The real irony in this, of course, is that the Minister carries a Gaelic surname, and thus cannot deny the Celticness of his own paternal line.
One definition of the name McCausland is: probably a variant of MacAuslan, which according to Black is an Anglicization of Mac Ausaláin ‘son of Absolom’, from the name of an early 13th-century cleric. However, there may rather be an underlying Gaelic personal name, possibly Caisealán, meaning ‘little one of the castle’.
Is the Minister suffering from a case of autophobia?
Today, for example, Mercer, a global HR and financial consultancy published its Quality of Living index which covers 221 cities worldwide, including Ireland's two (real) cities, Belfast and Dublin.
The rankings are based on a point-scoring index, which sees first-placed Vienna score 108.6 and worst-placed Baghdad 14.7. Cities are ranked against New York as the base city, with an index score of 100.
Living conditions are analysed according to 39 factors, grouped in 10 categories:
- Political and social environment (political stability, crime, law enforcement, etc)
- Economic environment (currency exchange regulations, banking services, etc)
- Socio-cultural environment (censorship, limitations on personal freedom, etc)
- Health and sanitation (medical supplies and services, infectious diseases, sewage, waste disposal, air pollution, etc)
- Schools and education (standard and availability of international schools, etc)
- Public services and transportation (electricity, water, public transport, traffic congestion, etc)
- Recreation (restaurants, theatres, cinemas, sports and leisure, etc)
- Consumer goods (availability of food/daily consumption items, cars, etc)
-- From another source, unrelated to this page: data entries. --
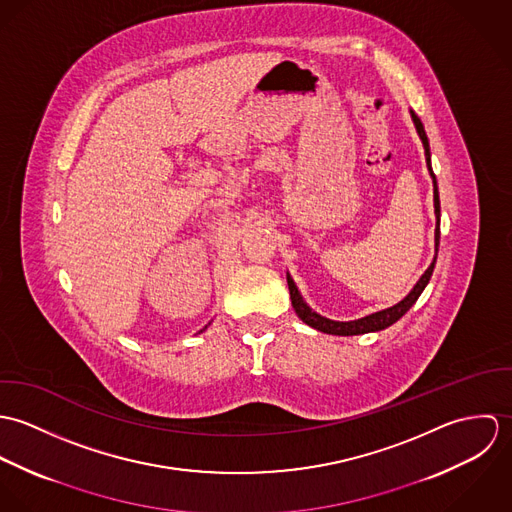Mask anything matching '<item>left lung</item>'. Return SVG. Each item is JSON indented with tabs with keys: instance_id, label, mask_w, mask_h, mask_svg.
<instances>
[{
	"instance_id": "obj_1",
	"label": "left lung",
	"mask_w": 512,
	"mask_h": 512,
	"mask_svg": "<svg viewBox=\"0 0 512 512\" xmlns=\"http://www.w3.org/2000/svg\"><path fill=\"white\" fill-rule=\"evenodd\" d=\"M410 116L414 120V126H416V132L424 144V151H426V165H428V171L432 175V181H434V211H436V256L432 260V264L428 266V270L422 274V278L416 282V286L410 290V293L398 301L396 305L392 307H386L382 311H376V313H370L365 315L361 319H355V321H333V319H327L323 315H319L317 311H313L305 299L301 297V293L297 290L295 282L292 280V276L288 274V288H290V297H292L293 309L297 313V317L307 323L309 327L321 331V333H327V335H341V337H349V335H365V333H374V331H382L386 327H390L392 323H396L416 301L418 297L424 292V288L428 286L432 274H434V268H436V260H438L439 250V191L438 181H436V175L432 171V153H430V142H428V136H426V130H424V124L422 120L416 116L414 110H410Z\"/></svg>"
}]
</instances>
- Housing (housing, household appliances, furniture, maintenance services, etc)
- Natural environment (climate, record of natural disasters)
However, for Ireland's two cities the situation is mixed. Dublin ranks at number 26 worldwide – better than any city in the USA or the UK (New York is placed 49, London 39). But Belfast comes in at number 63 – better than Athens, but is that really the best point of comparison?
Ireland's cities should do better. Clearly it is hard to compete on criteria like climate, when Auckland, Perth and Sydney are in the race, but since Ireland has no record of natural disasters and ought to have excellent levels of social provision, medical and educational provision and recreation, there is room for improvement.
All politicians, from every tradition, should see the Quality of Living index as a challenge, and should focus their efforts on moving our cities up the rankings until Ireland achieves Top 10 status.
There is one small piece of good news for Belfast buried in the Mercer's press release – in the parallel Eco-City ranking (based on water availability, water potability, waste removal, sewage, air pollution and traffic congestion) it comes in at number 30 worldwide – ahead of Dublin which is at number 33. There is definitely work to be done here too, of course, and all of these issues are entirely the responsibility of locally elected politicians – the climate or natural factors do not play a part.
Wake up, Ireland's politicians, and take the decisions necessary to bring our cities up to the level of Switzerland, Scandinavia and the antipodes!